An example of this can be found in price point. Let’s look at jeans again. If you cluster jeans based on the price tier (for example: A through F by sales volume), the stores that perform best with higher priced jeans would be assigned the A cluster grade within that product category, whereas a store that has mediocre performance for high priced jeans would be given a store grade F, which would equate to a lower level of inventory sent for that price tier – or perhaps even changing how much of that product the store is eligible to carry. This is even more accurate than grouping the stores based on demographics such as income level. Just because a store is in a nicer neighborhood does not mean that higher priced merchandise will sell better in that store. Honestly, if the retailer creates product-specific clusters with stores that actually perform better in the type of merchandise, the demographic information hardly matters!

In Summary

Today, nobody expects every store to receive its own assortment plan. Every store, however, can receive its own localized, unique assortment even when clusters are being utilized.

Recap:

  1. Cluster on more than just volume and history but include demand, both past and future in the clustering equation.
  2. Constantly update the store cluster assignments based on actual store behavior.
  3. Create localized clusters based on how merchandise attributes collectively perform at an individual store.

By following these guidelines, a merchant can have a positive impact on their chain’s performance and will be able to create localized plans for the individual stores.

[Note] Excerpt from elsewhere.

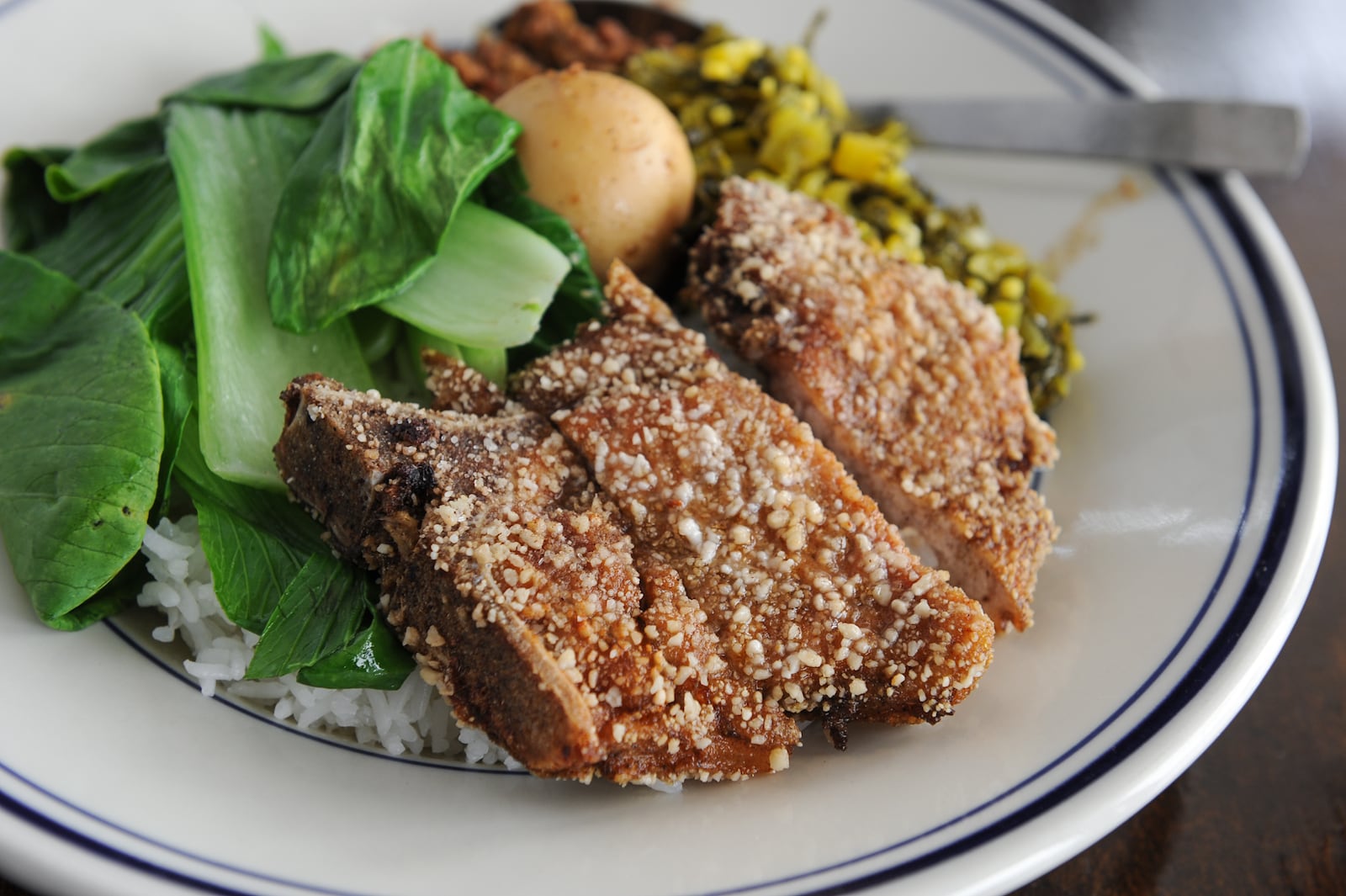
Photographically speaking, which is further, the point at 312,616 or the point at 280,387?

Beyond clustering, executing at the SKU level: Quantum’s approach

Dynamic SKU level awareness //

Q serves as a comprehensive demand platform for retailers. It calculates demand and selling behavior for each product, at every store individually, and does not dilute the sku/store demand signals through traditional averaging and aggregating techniques. Q dynamically creates unique SKU/store profiles, for topics including seasonality, day of week, time of day, life-cycle, etc., and manages against supply and demand side events and constraints. This enables Q to make the atomic level adjustments necessary to capture extra full prices sales while greatly reducing inventory investment.

Continuous learning  //

Unlike other solutions, the value and intelligence of Q constantly improves as Q learns from product behaviors. Item profiles in Q are constantly updated by the system whenever new data is available, allowing it to accurately predict how that product will act with the knowledge of how it has acted before, while taking into consideration how it is acting now. This constant learning is unlike anything offered by other vendors.

Real demand visibility //

Q gives you visibility of the real demand in your stores now. With the understanding of lost sales for every product, Q prevents you from missing opportunities so you can capitalize on every potential sale. Q learns from how your product is moving right now, so you do not need a year’s worth of data to predict how a product will perform. By continuously tracking 35 performance metrics, such as: average demand, average sales, seasonal affects to product life-cycle patterns, shelf life, maximum sales per day, average inventory by date, in stock and in transit, this lets retailers calculate potential consumer activity and demand every day.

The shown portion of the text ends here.